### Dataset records
--- START ---

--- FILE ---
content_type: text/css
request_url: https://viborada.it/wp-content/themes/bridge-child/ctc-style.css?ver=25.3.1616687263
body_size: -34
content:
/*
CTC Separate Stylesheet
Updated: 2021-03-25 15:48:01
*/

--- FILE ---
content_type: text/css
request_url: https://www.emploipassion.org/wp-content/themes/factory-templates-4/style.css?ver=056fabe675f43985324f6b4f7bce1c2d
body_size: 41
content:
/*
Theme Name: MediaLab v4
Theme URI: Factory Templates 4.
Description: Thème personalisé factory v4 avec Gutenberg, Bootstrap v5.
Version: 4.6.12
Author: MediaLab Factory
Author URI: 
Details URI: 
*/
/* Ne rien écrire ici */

--- END ---

### WHAT YOU SHOULD DO
Please type the entries above out again exactly.

### RESPONSE AREA
--- FILE ---
content_type: text/css
request_url: https://viborada.it/wp-content/themes/bridge-child/ctc-style.css?ver=25.3.1616687263
body_size: -34
content:
/*
CTC Separate Stylesheet
Updated: 2021-03-25 15:48:01
*/

--- FILE ---
content_type: text/css
request_url: https://www.emploipassion.org/wp-content/themes/factory-templates-4/style.css?ver=056fabe675f43985324f6b4f7bce1c2d
body_size: 41
content:
/*
Theme Name: MediaLab v4
Theme URI: Factory Templates 4.
Description: Thème personalisé factory v4 avec Gutenberg, Bootstrap v5.
Version: 4.6.12
Author: MediaLab Factory
Author URI: 
Details URI: 
*/
/* Ne rien écrire ici */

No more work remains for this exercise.